Em Raqqa, na Síria, o grupo expôs as cabeças de várias vítimas em postes. Em uma das gravações da selvageria postadas no YouTube, um cristão é forçado a se ajoelhar, cercado de homens mascarados que o forçam a se ‘converter’ ao Islã. A vítima é decapitada. Em outro vídeo, um narrador afirma que os corpos expostos são de soldados sírios.

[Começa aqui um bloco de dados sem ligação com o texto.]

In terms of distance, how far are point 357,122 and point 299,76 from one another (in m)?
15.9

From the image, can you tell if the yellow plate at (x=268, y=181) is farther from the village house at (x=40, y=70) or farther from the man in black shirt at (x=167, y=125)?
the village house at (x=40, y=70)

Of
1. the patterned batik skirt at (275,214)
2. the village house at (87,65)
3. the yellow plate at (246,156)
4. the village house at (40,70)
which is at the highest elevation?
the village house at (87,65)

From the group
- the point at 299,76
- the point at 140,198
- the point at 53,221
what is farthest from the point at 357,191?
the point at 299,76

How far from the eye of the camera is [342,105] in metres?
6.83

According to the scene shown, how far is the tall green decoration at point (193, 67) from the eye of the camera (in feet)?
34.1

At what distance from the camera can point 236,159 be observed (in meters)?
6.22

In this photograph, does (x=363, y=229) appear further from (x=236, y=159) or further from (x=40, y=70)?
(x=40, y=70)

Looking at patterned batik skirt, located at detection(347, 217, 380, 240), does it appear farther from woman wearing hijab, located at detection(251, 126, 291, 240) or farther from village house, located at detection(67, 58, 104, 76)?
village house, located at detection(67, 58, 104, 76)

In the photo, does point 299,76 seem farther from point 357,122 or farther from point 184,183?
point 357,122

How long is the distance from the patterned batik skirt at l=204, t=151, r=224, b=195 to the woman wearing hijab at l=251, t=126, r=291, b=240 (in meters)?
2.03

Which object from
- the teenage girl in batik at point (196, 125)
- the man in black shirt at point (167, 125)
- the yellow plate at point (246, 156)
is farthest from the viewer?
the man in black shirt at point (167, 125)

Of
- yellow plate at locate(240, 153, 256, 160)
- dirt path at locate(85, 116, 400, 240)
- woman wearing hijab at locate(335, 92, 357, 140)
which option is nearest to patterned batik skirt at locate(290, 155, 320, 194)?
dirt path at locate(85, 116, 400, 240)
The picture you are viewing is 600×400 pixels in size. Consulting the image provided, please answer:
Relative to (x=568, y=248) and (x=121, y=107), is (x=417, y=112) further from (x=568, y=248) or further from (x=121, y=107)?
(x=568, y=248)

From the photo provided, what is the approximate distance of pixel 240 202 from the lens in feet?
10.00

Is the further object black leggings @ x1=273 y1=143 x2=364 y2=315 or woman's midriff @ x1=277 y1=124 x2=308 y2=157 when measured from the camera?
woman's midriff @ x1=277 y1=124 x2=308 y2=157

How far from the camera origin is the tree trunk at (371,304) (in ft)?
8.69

Depois de proclamarem a criação de um Estado islâmico em um vasto território entre a Síria e o Iraque, extorquindo os que quiserem ‘proteção’, os jihadistas divulgaram uma lista de regras para moradores da província de Nínive, no noroeste iraquiano. O jornal The Washington Post reproduziu algumas delas: “todo muçulmano será bem tratado, a menos que esteja aliado com opressores ou ajude criminosos”; “qualquer pessoa que roube ou saqueie enfrentará amputações”; “rivais políticos ou armados não serão tolerados”; “policiais e militares podem se arrepender, mas quem insistir em apostasia será morto”; “a lei da sharia será implementada”; “sepulturas e santuários serão destruídos”; “as mulheres são informadas de que a estabilidade está no lar e, por isso, não devem sair sem necessidade. Elas devem estar cobertas com vestes islâmicas completas”. E ainda, um ‘conselho’: “seja feliz por viver em uma terra islâmica”.
A força mais incivilizada em ação no Oriente Médio usa a violência chocante também como apelo para recrutar radicais islâmicos ao redor do mundo. No Instagram, um jihadista britânico escreve, abaixo de uma foto em que um homem aparece ao lado de várias cabeças decepadas e um esqueleto falso: “Nosso Irmão Abu B do Isis posa com seus dois troféus depois da operação de ontem. O esqueleto não é real”.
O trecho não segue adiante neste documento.